Après coup, il se ravisa. Alors lui vint une idée : faire un mauvais coup, se mettre sur un coup qui lui rapporterait gros sans coup férir. Il n’était pas malhonnête pour deux sous, mais la vie parfois vous change un homme par à-coups. Il ne voulait pas d’un coup foireux, mais d’un bon coup. Il décida donc de frapper un grand coup : dévaliser une banque, cambrioler une bijouterie d’un quartier chic, faire un braquage qui valait le coup, quoi !
Il se rendit chez un armurier auquel il acheta un vieux six coups. Possédant quelques économies, il eut un coup de cœur pour une petite voiture rapide et, persuadé qu’il avait eu un coup de génie, décida de frapper les trois coups d’un scénario du coup qu’il avait monté.
Il ne fallait pas procéder par à-coups, mais au contraire, frapper un coup décisif. Aussi, pour se donner du courage, il but un petit coup avant de passer chez lui un coup de balai.
Il se souvint d’une fille pour laquelle il avait eu le coup de foudre, qui lui avait mis la bride sur le cou, à qui il avait promis de lui passer la bague au doigt. Maintenant il se disait qu’il pourrait peut-être accrocher une rivière de diamants à son cou.
Il allait sortir de chez lui quand un coup de sonnette retentit. Il regarda par le judas et vit la fille qui attendait sur le paillasson.
« Si elle s’incruste, à coup sûr, mon coup va rater ! » se dit-il.
Il ouvre. Elle entre :
— Coucou ! je passe en coup de vent pour te dire qu’il y a eu un coup d’état chez nous, cette nuit !
Il n’en revient pas, marque le coup. Pour lui, c’est un coup de tonnerre qui donne le coup de grâce de son projet. À tous les coups, il va y avoir des flics à tous les coins de rue et les coups de matraque vont pleuvoir, tout comme les jets de grenades lacrymogènes et les cocktails Molotov, véritables coups de grisou. Finalement, la fille lui dit que c’est une blague, en le gratifiant d’un coup de coude, ce qui achève de le mettre en colère, au bord du coup de sang, car il est d’un tempérament sanguin même si son métier est assez bien rémunéré, dans le groupe dont il est membre. Il parvient à se calmer et propose à la fille qu’elle l’accompagne, car, dit-il, elle va assister à un gros coup. Il faut juste qu’elle tienne le coup émotionnellement, lui susurre-t-il en lui passant un bras autour du cou.
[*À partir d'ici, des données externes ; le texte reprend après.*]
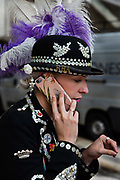 Pearly Princess on the mobile phone at the Pearly Kings and Queens Harvest Festival celebrations at Guildhall Yard. The annual event features early English entertainment including maypole dancing, Morris dancers and a marching band. The Chelsea pensioners & all the mayors of London take part in this traditional London event.<br /> The London tradition of the Pearly Kings and Queens began in 1875, by Henry Croft. Inspired by the local Costermongers, a close-knit group of market traders who looked after one another and were recognisable by buttons sewed onto their garments, Henry went out on the streets to collect money for charity, wearing a suit covered in pearl buttons to attract attention. When demand for his help became too much, Henry asked the Costermongers for assistance, many of whom became the first Pearly Families. Today, around 30 Pearly Families continue the tradition to raise money for various charities.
En cours de route, il explique tout et la fille lui adresse un coup de chapeau : « Chapeau bas ! dit-elle ». En trois coups de cuillère à pot, ils sont sur place. Il gare son bolide devant la boutique du grand diamantaire espagnol Couca Ratcha. La rue est quasi déserte en cette matinée du 5 août. À coup sûr, il doit réussir. Tout va se jouer sur un coup de poker. Au moment même où il sort de sa voiture, coup de théâtre ! Il est entouré par une escouade de flics armés jusqu’aux dents ! C’est comme un coup de chaleur. « Ça pouvait pas être un coup monté par la police, pense-t-il sans se démonter ». Pas de bol, pas de chance, pour le coup. Tout ça pour rien ! Comme un coup d’épée dans l’eau. Comme il s’énerve un brin, un gendarme lui donne le coup du père François qui lui fait l’effet d’un coup de massue !
Dans le cimetière voisin, des coups de feu claquent. Les hommes du BRI venaient sans doute pour cela. Et comme il était sur leur chemin, ils n’ont fait ni une ni deux. La police a réussi sur un simple coup de hasard un coup de filet en douceur. Elle n’a même pas été prévenue par un coup de fil anonyme.
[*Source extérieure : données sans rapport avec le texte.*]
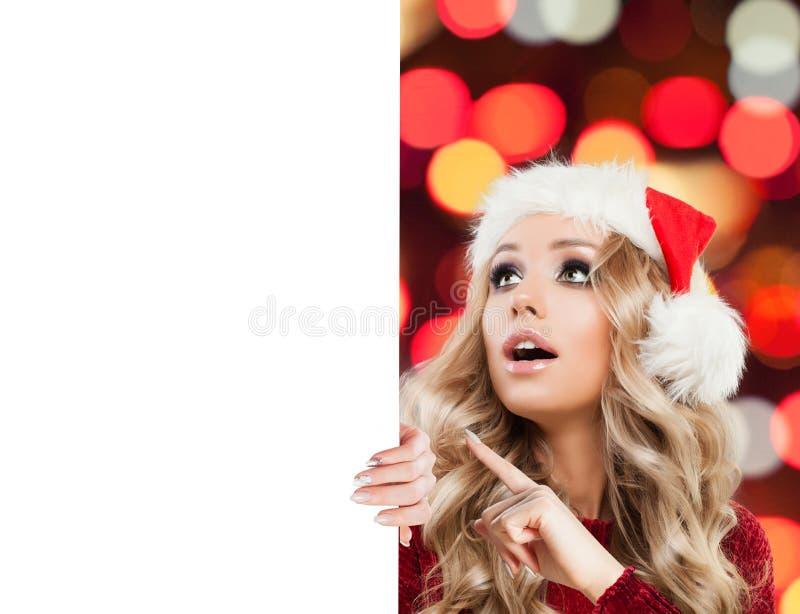Mujer sorprendida en el sombrero de Papá Noel que señala en bandera de papel vacía fotografía de archivo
Après avoir purgé sa peine, l’infirmier a retrouvé l’air libre. Bien sûr, sous le coup d’un blâme, il n’est pas revenu à l’hôpital et a été dans l’obligation de se reconvertir.
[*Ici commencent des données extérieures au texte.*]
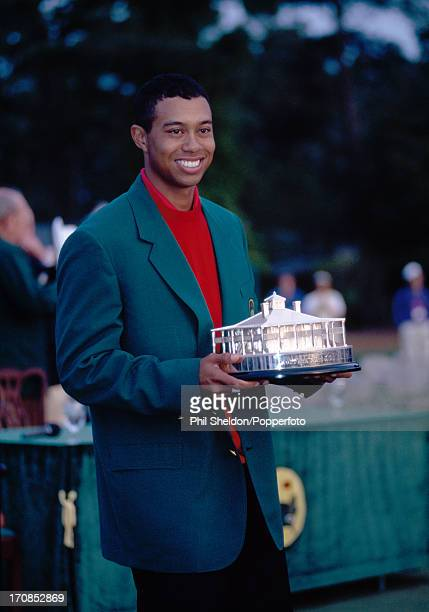 Tiger Woods of the United States wearing the Green Jacket and holding the trophy after winning the US Masters Golf Tournament held at the Augusta...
De toute façon, il en avait soupé des coups de pompe. Un moment, comme il fallait bien travailler, pour tenir le coup, se loger, manger, il a envisagé de cirer les pompes, à mi-temps. Un coup de brosse à reluire, et hop ! Pour l’autre mi-temps, il s’est fait embaucher dans une station-service et s’occupe du gonflage des pneumatiques.